Search code examples
haskellconcurrency

Concurrent once write and multiple reads of the data


I have a simple concurrent requirement: I have a piece of data (say file data from the fs), that should be loaded on demand, when a consumer tries to read it, and should be loaded only once. There are multiple concurrent consumers, that should get the same data, but only one ("the quickest") initiates the load, and all wait until it is loaded and consume it.

So the question is what is the best and typical approach in Haskell to implement this?

I understand that I need some lock to allow only once write multiple reads, so I can use a represend the holder of the data as a wrapper MVar, that is used to implement the lock mechanics. This var is empty at first, and the "first" consumer, will fill with the data var and load into the actual data, and the others will wait.

type WrapVar = (MVar (MVar MyData))

readData :: WrapVar -> FilePath -> IO MyData
readData wrapVar fname = do
 mbDataVar <- tryReadMVar wrapVar
 case mbDataVar of
   Just dataVar -> do
      -- if dataVar is here wait until it is loaded
      readMVar dataVar
   Nothing -> do
     -- dataVar is not here, we create new empty one try to put it
     dataVar <- newEmptyMVar
     ok <- tryPutMVar wrapVar dataVar
     if ok then 
       -- we load the actual data, it should be loaded only once, 
       -- because only one consumer can put dataVar into wrapVar
       myData <- readFile fname
       putMVar dataVar myData
       pure myData
    else 
    -- we failed to put Mvar (so some other consumer did it first)
    -- so we may just recusivly ask the same read
    readData fname   


I wonder is this a good way to implement the described requirement or is there "more idiomatic" way to do this?


Solution

  • If you expect to write once but read many times, you might consider going the optimistic concurrency route and use STM. Here's an idea of what that might look like.
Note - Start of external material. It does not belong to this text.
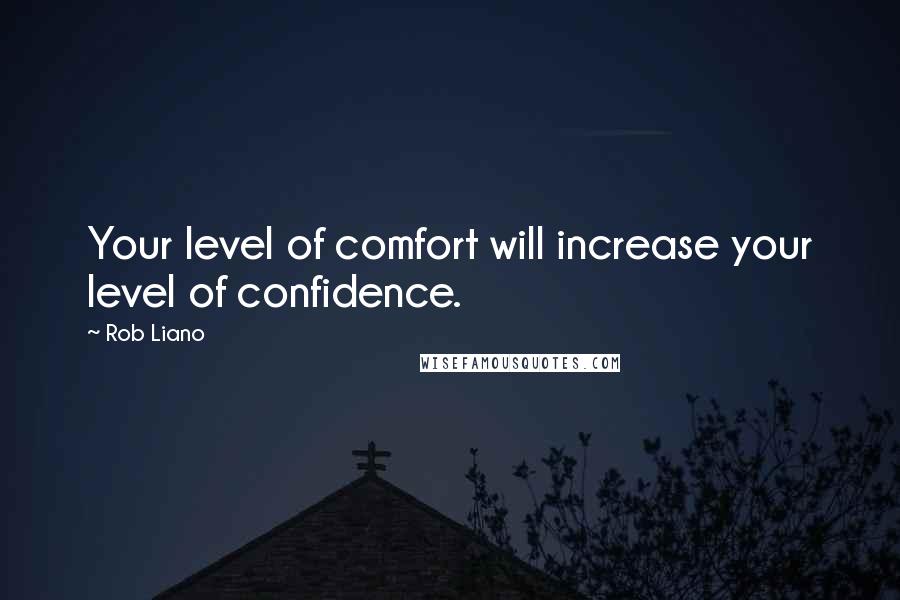 Your level of comfort will increase your level of confidence.

~ Rob Liano

WISEFAMOUSQUOTES.COM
    data Status = Uninitialized | Initializing | Initialized MyData
    
    -- | users should not call this themselves, it will be done for them by readData
    initializeData :: TVar Status -> IO MyData
    initializeData tvar = do
        d <- readFile fname
        d <$ atomically (writeTVar tvar (Initialized d))
    
    readData :: TVar Status -> IO MyData
    readData tvar = do
        act <- atomically $ readTVar tvar >>= \case
            Initialized d -> pure (pure d)
            Initializing -> retry
            Uninitialized -> initializeData tvar <$ writeTVar tvar Initializing
        act
    

    Generally, STM should be faster than MVars when contention is low, and contention is never lower than when there are only readers. If this turns out to be a bottleneck (...that seems unlikely to me), you can even add in a fastpath that uses readTVarIO, succeeds when it gets an Initialized, and falls back to this for the other values.